[BEGIN Records for the task]

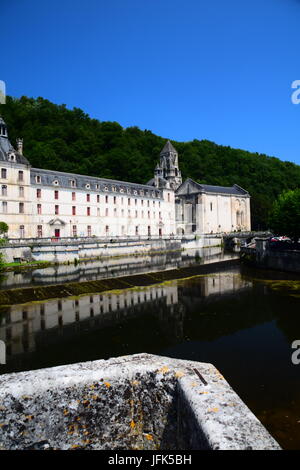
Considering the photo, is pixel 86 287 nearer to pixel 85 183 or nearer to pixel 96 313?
pixel 96 313

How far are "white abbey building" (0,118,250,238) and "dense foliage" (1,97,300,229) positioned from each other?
10761 mm

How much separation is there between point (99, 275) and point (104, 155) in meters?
55.5

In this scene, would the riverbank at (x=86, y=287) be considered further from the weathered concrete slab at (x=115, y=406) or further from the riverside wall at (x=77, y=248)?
the weathered concrete slab at (x=115, y=406)

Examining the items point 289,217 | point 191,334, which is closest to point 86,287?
point 191,334

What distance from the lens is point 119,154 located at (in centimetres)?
7750

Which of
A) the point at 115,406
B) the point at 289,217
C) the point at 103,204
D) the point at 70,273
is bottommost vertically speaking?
the point at 70,273

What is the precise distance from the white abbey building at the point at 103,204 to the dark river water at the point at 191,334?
2531 cm

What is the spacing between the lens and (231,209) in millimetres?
81250

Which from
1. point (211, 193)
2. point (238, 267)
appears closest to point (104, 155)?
point (211, 193)

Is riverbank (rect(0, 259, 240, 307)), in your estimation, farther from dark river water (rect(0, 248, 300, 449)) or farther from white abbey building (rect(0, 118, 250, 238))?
white abbey building (rect(0, 118, 250, 238))

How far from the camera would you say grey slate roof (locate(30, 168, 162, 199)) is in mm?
43534

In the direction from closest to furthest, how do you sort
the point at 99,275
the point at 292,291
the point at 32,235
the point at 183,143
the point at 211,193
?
the point at 292,291 < the point at 99,275 < the point at 32,235 < the point at 211,193 < the point at 183,143

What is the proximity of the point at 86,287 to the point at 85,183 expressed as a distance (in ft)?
99.2

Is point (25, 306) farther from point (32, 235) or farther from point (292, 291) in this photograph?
point (32, 235)
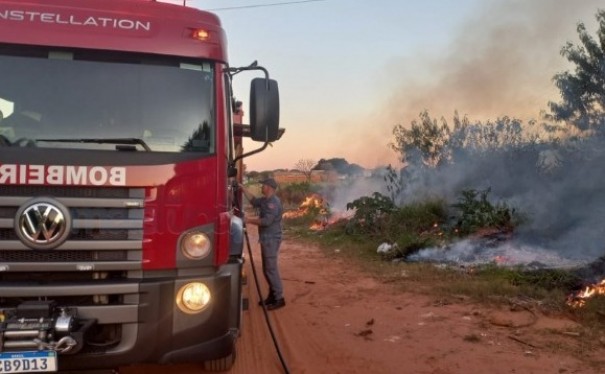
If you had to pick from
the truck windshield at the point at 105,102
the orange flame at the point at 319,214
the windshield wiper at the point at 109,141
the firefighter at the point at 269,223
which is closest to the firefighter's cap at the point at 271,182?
the firefighter at the point at 269,223

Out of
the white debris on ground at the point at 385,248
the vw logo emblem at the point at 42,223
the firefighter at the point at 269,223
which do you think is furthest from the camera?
the white debris on ground at the point at 385,248

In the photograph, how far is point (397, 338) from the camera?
592 centimetres

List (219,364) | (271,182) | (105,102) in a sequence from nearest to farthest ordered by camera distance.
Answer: (105,102) < (219,364) < (271,182)

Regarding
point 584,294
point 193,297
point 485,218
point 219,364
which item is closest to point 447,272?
point 584,294

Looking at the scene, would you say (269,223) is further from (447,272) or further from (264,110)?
(447,272)

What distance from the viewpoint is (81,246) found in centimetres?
329

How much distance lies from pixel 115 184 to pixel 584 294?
634 cm

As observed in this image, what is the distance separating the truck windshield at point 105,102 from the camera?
11.6 ft

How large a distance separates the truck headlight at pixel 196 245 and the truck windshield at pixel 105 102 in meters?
0.62

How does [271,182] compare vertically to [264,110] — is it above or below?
below

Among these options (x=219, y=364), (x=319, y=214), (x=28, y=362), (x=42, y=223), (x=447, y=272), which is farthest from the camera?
(x=319, y=214)

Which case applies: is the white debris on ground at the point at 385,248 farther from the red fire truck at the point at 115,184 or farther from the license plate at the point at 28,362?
the license plate at the point at 28,362

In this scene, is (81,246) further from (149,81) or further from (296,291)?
(296,291)

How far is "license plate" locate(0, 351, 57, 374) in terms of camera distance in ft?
10.0
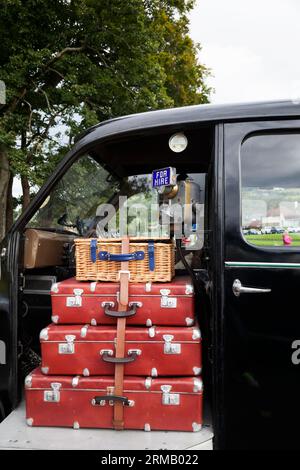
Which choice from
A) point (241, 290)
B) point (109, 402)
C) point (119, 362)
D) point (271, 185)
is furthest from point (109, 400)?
point (271, 185)

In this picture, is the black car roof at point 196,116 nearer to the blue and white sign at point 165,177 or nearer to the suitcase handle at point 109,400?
the blue and white sign at point 165,177

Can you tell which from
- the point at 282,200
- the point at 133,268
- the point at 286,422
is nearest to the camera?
the point at 286,422

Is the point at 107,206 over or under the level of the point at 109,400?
over

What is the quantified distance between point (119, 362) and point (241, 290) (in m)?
0.75

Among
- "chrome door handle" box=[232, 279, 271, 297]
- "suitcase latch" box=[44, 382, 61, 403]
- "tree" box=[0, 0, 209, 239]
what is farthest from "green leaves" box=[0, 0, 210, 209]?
"chrome door handle" box=[232, 279, 271, 297]

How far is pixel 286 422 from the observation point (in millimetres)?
2086

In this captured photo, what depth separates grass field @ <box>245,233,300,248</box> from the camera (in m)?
2.18

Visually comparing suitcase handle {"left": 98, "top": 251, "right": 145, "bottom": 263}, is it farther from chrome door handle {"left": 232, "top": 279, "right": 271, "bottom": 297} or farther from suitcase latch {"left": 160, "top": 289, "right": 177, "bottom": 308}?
chrome door handle {"left": 232, "top": 279, "right": 271, "bottom": 297}

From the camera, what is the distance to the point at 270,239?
221cm

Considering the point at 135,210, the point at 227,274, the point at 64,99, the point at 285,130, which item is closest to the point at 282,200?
the point at 285,130

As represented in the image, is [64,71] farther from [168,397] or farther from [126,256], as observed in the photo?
[168,397]

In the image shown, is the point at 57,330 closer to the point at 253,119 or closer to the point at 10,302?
the point at 10,302

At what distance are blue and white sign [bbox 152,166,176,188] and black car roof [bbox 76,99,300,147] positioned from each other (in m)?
0.31

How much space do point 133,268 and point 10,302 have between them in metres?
0.73
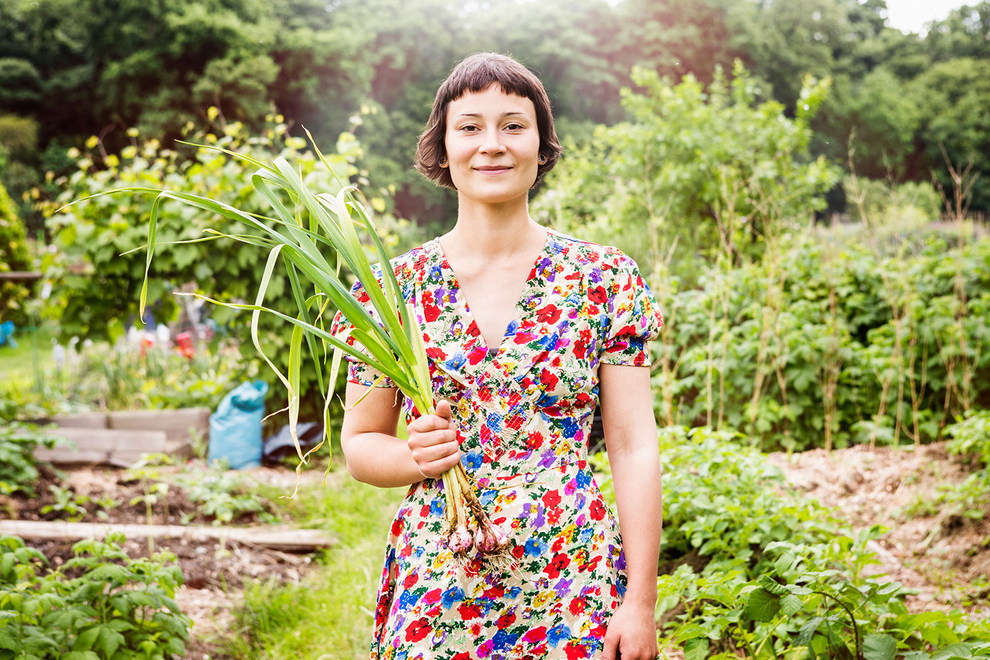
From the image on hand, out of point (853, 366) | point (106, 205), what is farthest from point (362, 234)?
point (853, 366)

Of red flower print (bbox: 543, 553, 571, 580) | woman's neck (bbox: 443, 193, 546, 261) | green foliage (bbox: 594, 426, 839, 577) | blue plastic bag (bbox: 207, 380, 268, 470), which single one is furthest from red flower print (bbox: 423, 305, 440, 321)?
blue plastic bag (bbox: 207, 380, 268, 470)

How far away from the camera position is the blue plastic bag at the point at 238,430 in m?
4.99

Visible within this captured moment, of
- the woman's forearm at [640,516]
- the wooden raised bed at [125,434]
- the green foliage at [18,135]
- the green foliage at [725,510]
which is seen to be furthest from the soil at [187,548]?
the green foliage at [18,135]

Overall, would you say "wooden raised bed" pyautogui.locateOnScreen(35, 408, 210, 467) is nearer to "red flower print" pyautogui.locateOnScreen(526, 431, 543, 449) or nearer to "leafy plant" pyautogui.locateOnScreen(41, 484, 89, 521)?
"leafy plant" pyautogui.locateOnScreen(41, 484, 89, 521)

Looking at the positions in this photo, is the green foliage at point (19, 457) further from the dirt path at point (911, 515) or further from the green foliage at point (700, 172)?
the green foliage at point (700, 172)

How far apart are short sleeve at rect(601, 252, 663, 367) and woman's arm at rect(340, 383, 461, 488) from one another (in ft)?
1.08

[END Records for the task]

Direction »
Give back exactly the lines from the line containing "Overall, would you" to the end of the entries, and no other lines.

Output »
Overall, would you say "wooden raised bed" pyautogui.locateOnScreen(35, 408, 210, 467) is nearer to "red flower print" pyautogui.locateOnScreen(526, 431, 543, 449) or nearer to "leafy plant" pyautogui.locateOnScreen(41, 484, 89, 521)?
"leafy plant" pyautogui.locateOnScreen(41, 484, 89, 521)

Looking at the positions in this photo, is the green foliage at point (19, 457) further from the dirt path at point (911, 515) or further from the green foliage at point (700, 172)?
the green foliage at point (700, 172)

How far apart are short sleeve at rect(601, 252, 663, 367) and woman's arm at rect(340, 383, 461, 488) from one another (in ft)?
1.08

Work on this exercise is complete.